Além da Rússia, outros países como Índia, Malásia, Venezuela, Argélia contam oficialmente com caças Su-27s em seus arsenais.

Camuflagem ou paranoia?

O USAF virou manchete no segundo semestre de 2016, quando o jornalista canadense Christian Borys publicou no Twitter fotografias de caças F/A-18 em um padrão de camuflagem normalmente aplicado aos bombardeiros Su-34 da Força Aérea Russa.

“A diferença entre os dois tipos é que o F/A-18 tem uma asa dobradiça e dois estabilizadores gêmeos verticais – os estabilizadores do Su-34 são paralelos”, explica Vadim Koziulin, professor da Academia de Ciências Militares de Moscou.

“Se filmado do chão com equipamento amador, é impossível distinguir os dois modelos; isso pode ter sido o caso em Nevada também”, acrescentou.
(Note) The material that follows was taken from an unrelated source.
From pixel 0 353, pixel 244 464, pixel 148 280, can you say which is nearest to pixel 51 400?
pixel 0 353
Além disso, repintar aeronaves é, segundo Koziulin, uma prática normal na USAF para fins de treinamento com simulação.

O editor-chefe da revista da “Defesa Nacional”, Ígor Korotchenko, descarta, porém, qualquer “teoria da conspiração”. “Em condições de combate real, a camuflagem visual é inútil contra os radares tanto russos como estrangeiros, pois eles identificam o tipo de aeronave por sua assinatura”, garante o observador.

Tanques à venda

No passado, apenas armas pequenas russas e soviéticas eram vendidas pelos traficantes nos EUA. Hoje em dia, porém, são comercializados até tanques soviéticos.
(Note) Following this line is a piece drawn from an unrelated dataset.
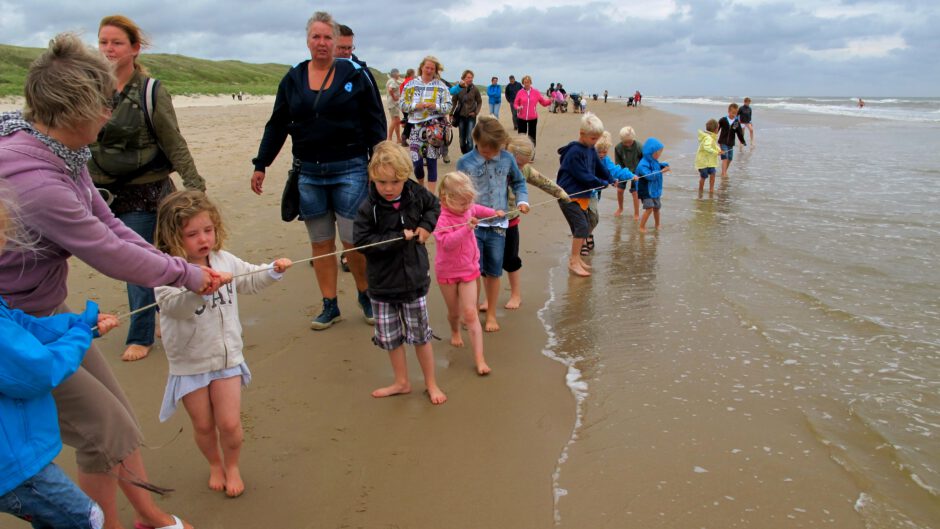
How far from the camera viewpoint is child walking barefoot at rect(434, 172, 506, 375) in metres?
4.22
De acordo com a publicação “National Interest”, um tanque T-72 russo desarmado que, embora totalmente equipado, não pode ser usado para combate, foi comprado no país pelo equivalente a US$ 50.000. O cliente, no entanto, só receberá o veículo militar após obter as autorizações necessárias das autoridades dos EUA.
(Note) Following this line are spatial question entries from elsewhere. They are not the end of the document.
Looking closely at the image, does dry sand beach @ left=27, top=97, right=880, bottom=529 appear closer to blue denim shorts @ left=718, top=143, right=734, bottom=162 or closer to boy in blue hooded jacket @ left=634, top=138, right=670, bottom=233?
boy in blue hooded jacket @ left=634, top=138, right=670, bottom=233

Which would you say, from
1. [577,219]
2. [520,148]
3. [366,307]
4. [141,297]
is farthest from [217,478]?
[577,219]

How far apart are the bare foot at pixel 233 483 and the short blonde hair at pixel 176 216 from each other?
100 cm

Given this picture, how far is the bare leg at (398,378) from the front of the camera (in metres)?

A maior parte desse material bélico da URSS é proveniente da Europa Oriental, que herdou um grande estoque de blindados e outros sistemas da época da Guerra Fria.

Empresas privadas, como a Redfish e a Century Arms, compram tanques encostados por preços baixos, transportam os veículos para os EUA, extraem os canhões e customizam os blindados conforme as exigências do cliente. Esse processo inteiro leva cerca de dois meses.

Além de tanques e armas de pequeno calibre, essas companhias oferecem ainda outros tipos de blindados soviéticos para transporte de pessoal e terrenos acidentados.